START Record extracts
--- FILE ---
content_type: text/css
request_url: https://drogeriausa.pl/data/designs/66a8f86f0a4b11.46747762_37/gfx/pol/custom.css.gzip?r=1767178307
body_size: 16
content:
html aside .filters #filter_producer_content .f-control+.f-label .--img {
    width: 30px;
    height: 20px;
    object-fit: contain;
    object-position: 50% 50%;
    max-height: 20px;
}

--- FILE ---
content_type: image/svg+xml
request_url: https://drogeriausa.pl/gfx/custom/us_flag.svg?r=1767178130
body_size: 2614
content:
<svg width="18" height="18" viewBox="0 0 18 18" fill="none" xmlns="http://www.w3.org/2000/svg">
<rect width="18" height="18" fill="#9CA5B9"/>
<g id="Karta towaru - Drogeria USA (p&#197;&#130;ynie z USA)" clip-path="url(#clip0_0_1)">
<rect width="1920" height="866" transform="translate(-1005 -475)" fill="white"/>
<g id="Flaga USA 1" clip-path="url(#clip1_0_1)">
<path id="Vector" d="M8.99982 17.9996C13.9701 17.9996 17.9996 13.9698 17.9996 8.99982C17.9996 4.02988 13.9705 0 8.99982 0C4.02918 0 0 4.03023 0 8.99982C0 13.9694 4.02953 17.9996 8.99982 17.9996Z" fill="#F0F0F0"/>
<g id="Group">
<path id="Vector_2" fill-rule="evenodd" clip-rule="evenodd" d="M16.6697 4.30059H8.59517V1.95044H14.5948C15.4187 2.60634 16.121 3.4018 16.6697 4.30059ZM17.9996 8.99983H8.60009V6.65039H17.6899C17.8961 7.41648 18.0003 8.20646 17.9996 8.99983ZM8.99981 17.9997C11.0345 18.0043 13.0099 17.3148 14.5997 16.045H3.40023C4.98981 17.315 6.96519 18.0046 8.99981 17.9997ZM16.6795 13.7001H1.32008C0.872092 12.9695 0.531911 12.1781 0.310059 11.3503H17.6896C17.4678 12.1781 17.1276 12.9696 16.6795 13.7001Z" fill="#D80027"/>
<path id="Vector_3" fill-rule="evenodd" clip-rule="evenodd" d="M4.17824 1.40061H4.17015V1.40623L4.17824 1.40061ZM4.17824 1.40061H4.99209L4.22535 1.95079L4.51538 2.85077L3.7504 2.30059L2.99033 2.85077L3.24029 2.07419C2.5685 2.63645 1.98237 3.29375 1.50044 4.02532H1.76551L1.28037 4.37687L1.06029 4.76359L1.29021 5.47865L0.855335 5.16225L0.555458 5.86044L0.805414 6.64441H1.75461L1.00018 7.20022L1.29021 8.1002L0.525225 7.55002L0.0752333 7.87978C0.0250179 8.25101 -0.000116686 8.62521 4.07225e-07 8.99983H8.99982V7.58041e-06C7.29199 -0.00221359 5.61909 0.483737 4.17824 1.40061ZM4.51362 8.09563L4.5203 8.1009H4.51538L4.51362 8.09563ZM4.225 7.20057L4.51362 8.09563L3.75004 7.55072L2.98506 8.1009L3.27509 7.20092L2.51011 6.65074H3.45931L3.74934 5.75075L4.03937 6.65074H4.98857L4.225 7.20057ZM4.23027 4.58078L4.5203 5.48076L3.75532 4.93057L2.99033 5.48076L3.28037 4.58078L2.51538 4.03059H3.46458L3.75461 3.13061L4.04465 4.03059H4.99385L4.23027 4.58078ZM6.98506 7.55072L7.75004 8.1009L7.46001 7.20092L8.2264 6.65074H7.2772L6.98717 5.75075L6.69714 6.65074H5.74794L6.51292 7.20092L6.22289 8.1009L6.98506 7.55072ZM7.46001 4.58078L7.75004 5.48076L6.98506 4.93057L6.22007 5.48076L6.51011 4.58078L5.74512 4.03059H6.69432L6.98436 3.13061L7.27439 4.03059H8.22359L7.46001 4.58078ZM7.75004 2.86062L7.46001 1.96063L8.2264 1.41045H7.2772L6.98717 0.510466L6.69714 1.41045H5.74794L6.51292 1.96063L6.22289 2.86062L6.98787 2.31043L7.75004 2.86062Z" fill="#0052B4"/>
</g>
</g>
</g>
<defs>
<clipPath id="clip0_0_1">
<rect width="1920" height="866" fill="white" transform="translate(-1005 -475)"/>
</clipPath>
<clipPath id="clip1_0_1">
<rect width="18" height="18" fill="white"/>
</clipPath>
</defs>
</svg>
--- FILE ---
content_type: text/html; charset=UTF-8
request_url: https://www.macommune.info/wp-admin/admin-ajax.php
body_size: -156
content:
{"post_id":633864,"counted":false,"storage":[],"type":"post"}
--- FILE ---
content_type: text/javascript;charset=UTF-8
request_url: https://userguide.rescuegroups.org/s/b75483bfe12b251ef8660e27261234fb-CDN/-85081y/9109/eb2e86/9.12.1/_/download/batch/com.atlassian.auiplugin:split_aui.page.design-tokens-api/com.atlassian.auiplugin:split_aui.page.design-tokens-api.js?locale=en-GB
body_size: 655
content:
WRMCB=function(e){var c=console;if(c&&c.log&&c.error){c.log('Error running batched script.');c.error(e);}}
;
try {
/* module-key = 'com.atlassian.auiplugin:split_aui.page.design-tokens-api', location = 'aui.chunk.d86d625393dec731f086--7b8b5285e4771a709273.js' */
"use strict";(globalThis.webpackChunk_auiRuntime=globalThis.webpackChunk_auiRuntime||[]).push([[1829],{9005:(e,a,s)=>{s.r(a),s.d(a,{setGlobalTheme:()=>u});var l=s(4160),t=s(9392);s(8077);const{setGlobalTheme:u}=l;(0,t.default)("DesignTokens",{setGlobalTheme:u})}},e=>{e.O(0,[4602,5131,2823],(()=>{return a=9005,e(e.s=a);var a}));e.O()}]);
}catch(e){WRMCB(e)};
END Record extracts
Required action. All that is needed is how many lines of the listing hold the word "object", stated as one number.

Response. 2